According to legal documents, Google has since responded to the backlash by inviting the world to engage in a "dialogue" about what data collection and protection efforts should look like in the new era of AI. However, the lawsuit classified this as "too little too late".
The lawsuit comes shortly after it was revealed that Google may have misled advertisers including Fortune 500 brands, the US federal government, and many small businesses with regards to its ad viewership, according to a new report by advertising research organisation Adalytics.
The misalignment likely came from Google’s proprietary TrueView skippable in-stream video ads which Adalytics estimates cost media buyers up to "billions of digital ad dollars", which were ultimately spent on "small, muted, out-stream, auto-playing or interstitial video ad units running on independent websites and mobile apps".
TrueView is Google's proprietary cost-per-view ad format that is displayed on YouTube, apps, and across the web. With TrueView, advertisers only pay when people actually view their ads rather than impressions. That said TrueView will ask users if they want to skip the video ad they are watching after five seconds.

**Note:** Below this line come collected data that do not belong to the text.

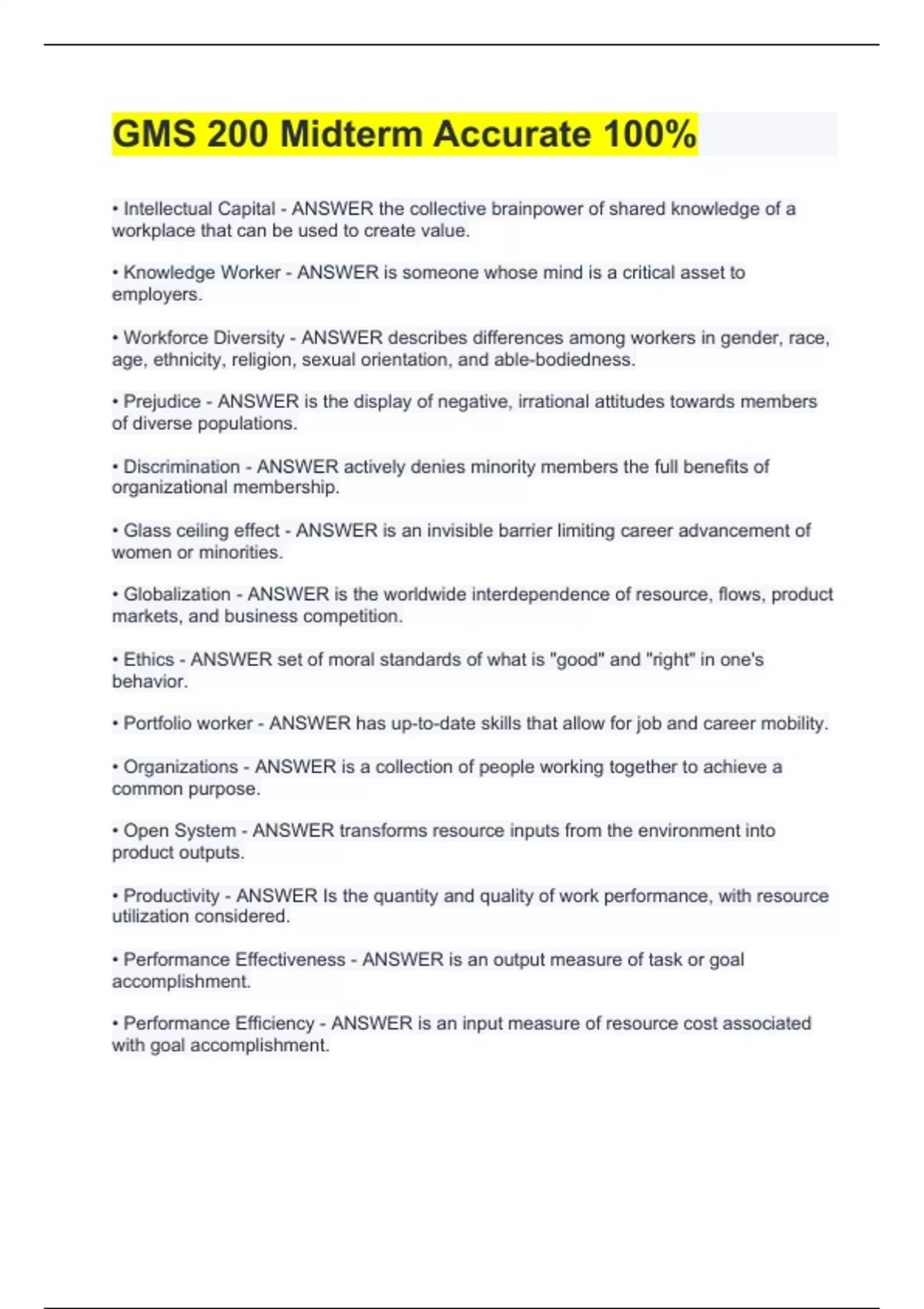 GMS 200 Midterm Accurate 100%

• Intellectual Capital - ANSWER the collective brainpower of shared knowledge of a workplace that can be used to create value.

• Knowledge Worker - ANSWER is someone whose mind is a critical asset to employers.

• Workforce Diversity - ANSWER describes differences among workers in gender, race, age, ethnicity, religion, sexual orientation, and able-bodiedness.

• Prejudice - ANSWER is the display of negative, irrational attitudes towards members of diverse populations.

• Discrimination - ANSWER actively denies minority members the full benefits of organizational membership.

• Glass ceiling effect - ANSWER is an invisible barrier limiting career advancement of women or minorities.

• Globalization - ANSWER is the worldwide interdependence of resource, flows, product markets, and business competition.

• Ethics - ANSWER set of moral standards of what is "good" and "right" in one's behavior.

• Portfolio worker - ANSWER has up-to-date skills that allow for job and career mobility.

• Organizations - ANSWER is a collection of people working together to achieve a common purpose.

• Open System - ANSWER transforms resource inputs from the environment into product outputs.

• Productivity - ANSWER Is the quantity and quality of work performance, with resource utilization considered.

• Performance Effectiveness - ANSWER is an output measure of task or goal accomplishment.

• Performance Efficiency - ANSWER is an input measure of resource cost associated with goal accomplishment.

Adalytics said that it found out that many advertisers who were paying for TrueView ads outside YouTube were not getting what they paid for and additionally, not getting consumer experience that meets Google's stated quality standards.
"For example, many TrueView in-stream ads were served muted and auto-playing as out-stream video or as obscured video players on independent sites. Often, there was little to no organic video media content between ads, the video units simply played ads only," said Adalytics.